New Delhi, Oct 21 (IANS) At a time when the global smartphone industry is facing component and chip shortages, the festive season in India is set to witness a record smartphone sales at $7.6 billion (nearly Rs 56,880 crore), with the retail average selling price (ASP) growing by 14 per cent to reach its highest ever at $230 (a little over Rs 17,000), a new report showed on Thursday.
According to Counterpoint Research, the festive season is seeing higher trade-ins and aggressive EMIs that increase device affordability and help consumers bypass multiple price barriers. This has helped drive the sales of mid-to-high tier (more than $200) smartphone models and, subsequently, the overall ASP.
“We estimate that almost $7.6 billion worth of smartphones will be sold during the ongoing festive season. This highest-ever number is coming at a time when the global smartphone industry is facing component shortages. As a result, OEMs have been forced to increase prices, which will have a higher impact on the mass market and budget segments,” said senior analyst Prachir Singh.

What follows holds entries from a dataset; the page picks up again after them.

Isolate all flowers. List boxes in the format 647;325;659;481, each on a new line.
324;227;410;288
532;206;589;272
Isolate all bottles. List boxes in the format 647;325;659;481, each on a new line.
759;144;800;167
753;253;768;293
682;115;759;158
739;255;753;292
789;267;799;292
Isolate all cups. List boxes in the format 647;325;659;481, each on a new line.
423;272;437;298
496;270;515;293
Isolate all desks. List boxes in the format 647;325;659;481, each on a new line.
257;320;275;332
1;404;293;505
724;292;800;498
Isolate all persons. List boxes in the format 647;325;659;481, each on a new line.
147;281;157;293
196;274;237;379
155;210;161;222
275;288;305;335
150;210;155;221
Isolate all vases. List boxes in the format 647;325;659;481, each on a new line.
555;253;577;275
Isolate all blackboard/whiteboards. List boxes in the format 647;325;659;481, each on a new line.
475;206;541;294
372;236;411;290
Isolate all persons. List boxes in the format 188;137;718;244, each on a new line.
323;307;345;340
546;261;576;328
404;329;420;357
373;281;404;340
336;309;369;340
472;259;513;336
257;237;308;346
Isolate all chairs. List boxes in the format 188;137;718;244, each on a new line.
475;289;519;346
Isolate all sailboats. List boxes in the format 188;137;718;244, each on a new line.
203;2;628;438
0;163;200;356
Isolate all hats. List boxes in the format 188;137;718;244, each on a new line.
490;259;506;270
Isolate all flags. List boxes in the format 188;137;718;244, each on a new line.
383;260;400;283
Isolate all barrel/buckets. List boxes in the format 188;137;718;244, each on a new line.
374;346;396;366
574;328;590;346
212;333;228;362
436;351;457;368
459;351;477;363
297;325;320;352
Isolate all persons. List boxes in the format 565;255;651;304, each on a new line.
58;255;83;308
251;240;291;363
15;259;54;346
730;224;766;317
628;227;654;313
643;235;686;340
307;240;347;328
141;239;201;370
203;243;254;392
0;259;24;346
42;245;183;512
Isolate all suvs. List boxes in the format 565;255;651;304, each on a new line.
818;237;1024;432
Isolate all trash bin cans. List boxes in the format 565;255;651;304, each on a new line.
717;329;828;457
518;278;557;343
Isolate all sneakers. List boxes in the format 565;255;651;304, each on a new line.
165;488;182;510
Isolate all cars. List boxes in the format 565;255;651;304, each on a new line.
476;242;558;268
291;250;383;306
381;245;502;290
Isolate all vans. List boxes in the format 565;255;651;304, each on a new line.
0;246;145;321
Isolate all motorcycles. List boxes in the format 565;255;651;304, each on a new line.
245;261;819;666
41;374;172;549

High consumer demand in the mid and premium segments will drive the sales.
Although the growth in market value during the 2021 festive season is expected to be 1 per cent (on-year), the retail ASP will grow at 14 per cent (YoY).
“The overall consumer sentiment has been positive going into the festive season. Many consumers have decided to spend from their accumulated savings for something that is more personal. This trend will drive a faster smartphone upgrade during the festive season,” said Research Director Tarun Pathak.
India’s festive shopping season was kicked off during the first week of October when online platform giants Amazon and Flipkart announced their sales. The season will end on November 4 with Diwali.
“Many OEMs sensed this trend (trade-ins and EMIs) and brought out aggressive offers on premium devices. The relatively higher sales of premium segment smartphones also helped offset the losses in the mass market due to price hike,” Pathak added.